Apple in the year 3000
And again, to contrast that with Apple, it’s not like Apple has radically improved their approach to smart home stuff over time. They built that whole life-size dollhouse set to show off connectivity in a home, and still no one really lives like that. There are no real control hubs, or first-party devices beyond expensive speakers with humidity sensors inside. Errors in the Home app are still frustratingly cryptic and managing the whole thing is nearly opaque.
However, does Apple really need to try harder or do better as Amazon self-sabotages? Will there ever be a turning point where the low-low prices aren’t of value? Will Panos Panay be able to shift any of this, or just make more attractive packaging for it? Will the people buying these devices on deep-discount and shoving them in the back of their closet, or pawning them off as burdensome gifts, change to something where there’s a desire for the new-ness over the deep-discount?
We might get a true smart hub from Apple in a couple years at this pace, and maybe there will be a generation of HomePods that isn’t just great sound, but a great Siri experience. God knows when we’ll ever get a great Siri experience, but that’s gotta happen some day, right? Maybe in another millennium?

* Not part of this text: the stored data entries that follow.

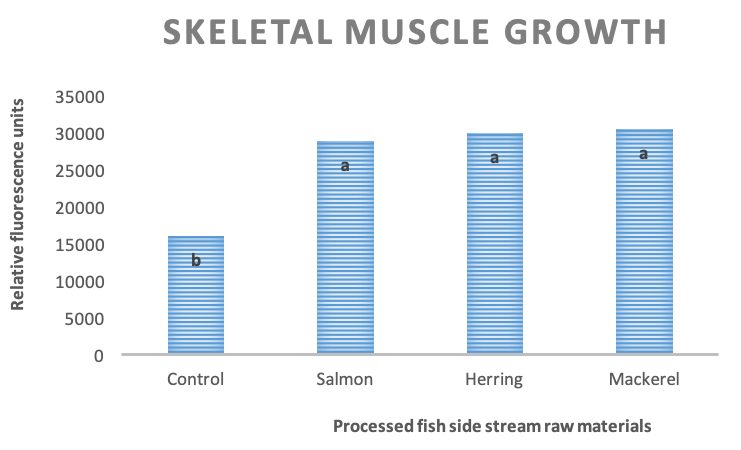 SKELETAL MUSCLE GROWTH

Relative fluorescence units

35000
30000
25000
20000
15000
10000
5000
0

b
a
a
a

Control
Salmon
Herring
Mackerel

Processed fish side stream raw materials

That probably won’t ever replace Amazon because of the sky-high prices, but at least it can be a more viable alternative. And hopefully, there are people inside of Apple that recognize how encrusted with distraction these Amazon devices are and can lobby for less of that (services ads in the system, App Store search bullshit, etc.) in their own products.
The Smart Dark Ages
For now, I’m not investing in any additional smart garbage. I waited for Matter, and nothing about that lived up to the sales pitch. Investing in anything else feels like throwing away more money. I’ll let people tinker away with their Raspberry Pi’s and Home Bridge, and all that crap. I’ll limp along with this rag-tag fleet of smart plugs, bulbs, thermometers, and cameras until we’re on the other side of whatever this current era is. Where I trust both intention and function.